Il avait beaucoup plus peur que Joyce. Mais personne ne devait le savoir. À aucun prix.


* * *

Frank Madden tira une longue bouffée de sa cigarette et dit :

— Ce Shirak sait quelque chose, j’en suis sûr. Il crevait de peur lorsque j’ai été le voir. Mais ce sera difficile de le faire parler.

Jack Thomas crayonnait sur le buvard.

— Qu’est-ce qui peut pousser un type comme Shirak avec tout le fric qu’il a, à se mouiller avec des Cubains pour enlever un Navajo. Cela paraît invraisemblable.

Depuis une demi-heure, les deux agents du FBI faisaient le point sur l’affaire, avant d’envoyer un rapport à Washington. Malheureusement, il n’y avait pas grand-chose de nouveau.

— Il faudrait du temps, s’infiltrer dans le milieu où vit Shirak, suggéra Frank Madden. Je suis sûr qu’on sortirait quelque chose…

Jack Thomas le regarda ironiquement.

— Vous êtes volontaire ? Il n’y a pas plus imperméable que ces millionnaires de Beverly Hills. Ils vous verront venir à un kilomètre. Ce ne sont pas des truands, même si ce sont des requins. Cela prendra des années. Et des millions.

Frank Madden regardait l’extrémité de sa cigarette, pensif :

— Et pourtant, je suis sûr que la clef de la mort de ce Navajo est ici, à Los Angeles.

Jack Thomas soupira :

— Nous ne pouvons pas nous permettre d’attendre l’inspiration. La NSA soutient que c’est une affaire de première importance, si secrète qu’elle ne veut pas nous dire en quoi les Cubains peuvent s’intéresser à un Navajo.

Nos amis de la Division des Plans vont s’en donner à cœur joie. Il n’y a plus qu’à espérer que Remparts[6] n’apprenne pas que ces messieurs de la CIA opèrent sur le territoire de notre bien-aimée Californie… Ils crieraient encore à la Gestapo, et tout ce qui s’ensuit…

Frank Madden poursuivait ses réflexions.

— Et si c’était tout simplement un accident ? suggéra-t-il. Il y a tellement de dingues dans ce pays qui ont des animaux sauvages. Il a pu se faire bouffer, l’Indien…

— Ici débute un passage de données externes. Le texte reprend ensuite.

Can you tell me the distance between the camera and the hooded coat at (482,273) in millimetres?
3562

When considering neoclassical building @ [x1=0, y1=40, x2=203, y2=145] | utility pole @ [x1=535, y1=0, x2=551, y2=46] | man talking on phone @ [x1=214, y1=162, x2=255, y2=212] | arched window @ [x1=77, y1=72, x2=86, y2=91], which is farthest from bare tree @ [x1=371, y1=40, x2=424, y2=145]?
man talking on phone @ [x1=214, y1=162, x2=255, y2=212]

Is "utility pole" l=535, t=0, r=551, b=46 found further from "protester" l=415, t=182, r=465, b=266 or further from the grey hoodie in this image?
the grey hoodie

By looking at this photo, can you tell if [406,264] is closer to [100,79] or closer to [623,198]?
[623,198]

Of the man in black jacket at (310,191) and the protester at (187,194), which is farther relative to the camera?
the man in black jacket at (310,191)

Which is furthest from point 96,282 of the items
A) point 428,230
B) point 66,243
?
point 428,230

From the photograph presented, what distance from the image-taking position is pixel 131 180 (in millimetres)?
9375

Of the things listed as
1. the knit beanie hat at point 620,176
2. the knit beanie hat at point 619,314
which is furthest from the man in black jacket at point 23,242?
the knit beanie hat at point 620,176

Son supérieur hiérarchique secoua la tête :

— Vous ne connaissez pas ces gens-là. Gene Shirak, avec le fric qu’il a, pourrait étouffer bien pire que cela. Si c’était vraiment un accident, l’affaire ne serait jamais venue jusqu’à nous. Le shérif de Beverly Hills aurait reçu un gros chèque pour ses œuvres et un juge ami aurait délivré un non-lieu dans les cinq minutes.

— C’est dégoûtant, fit Frank Madden. Jack Thomas haussa les épaules.

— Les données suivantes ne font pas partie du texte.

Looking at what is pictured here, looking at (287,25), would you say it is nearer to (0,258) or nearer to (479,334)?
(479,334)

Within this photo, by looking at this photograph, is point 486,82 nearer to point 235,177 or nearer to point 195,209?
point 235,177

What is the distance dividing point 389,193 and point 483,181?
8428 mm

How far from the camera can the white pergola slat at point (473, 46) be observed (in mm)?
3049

— On ne peut pas refaire le monde. Croyez-moi, si Gene Shirak a peur, c’est qu’il a de bonnes raisons d’avoir peur…

Le téléphone sonna, Jack Thomas décrocha. Frank Madden n’entendait pas la conversation, mais vit le visage de son supérieur se rembrunir. Il répondait par monosyllabes à son interlocuteur et finit par raccrocher.

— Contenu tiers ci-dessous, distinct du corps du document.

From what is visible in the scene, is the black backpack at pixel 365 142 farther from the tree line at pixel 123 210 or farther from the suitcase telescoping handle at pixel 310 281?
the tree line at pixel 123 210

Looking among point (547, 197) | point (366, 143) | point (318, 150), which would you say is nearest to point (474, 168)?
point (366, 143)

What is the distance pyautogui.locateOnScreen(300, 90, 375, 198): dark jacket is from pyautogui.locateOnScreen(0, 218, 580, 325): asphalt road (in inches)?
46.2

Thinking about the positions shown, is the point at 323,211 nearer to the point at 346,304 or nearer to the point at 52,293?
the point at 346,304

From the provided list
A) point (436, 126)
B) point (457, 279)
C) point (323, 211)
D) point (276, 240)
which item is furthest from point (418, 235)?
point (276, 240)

— Mon cher, dit-il ironiquement, la CIA pense que vous avez besoin de repos. C’était notre ami Albert Mann de la « Domestic Opérations Division ». Vous savez bien, la branche qui n’existe pas… Il se lance sur la piste. Il paraît que dans le Piper Comanche détruit, on a retrouvé un plan de vol pour Cuba. Alors ils sont comme des fous…

Frank Madden haussa les épaules :

— On va voir s’ils sont si forts…

— Allons, allons, conclut Jack Thomas, vous ferez vos débuts dans la vie mondaine une autre fois… Ne soyez pas amer.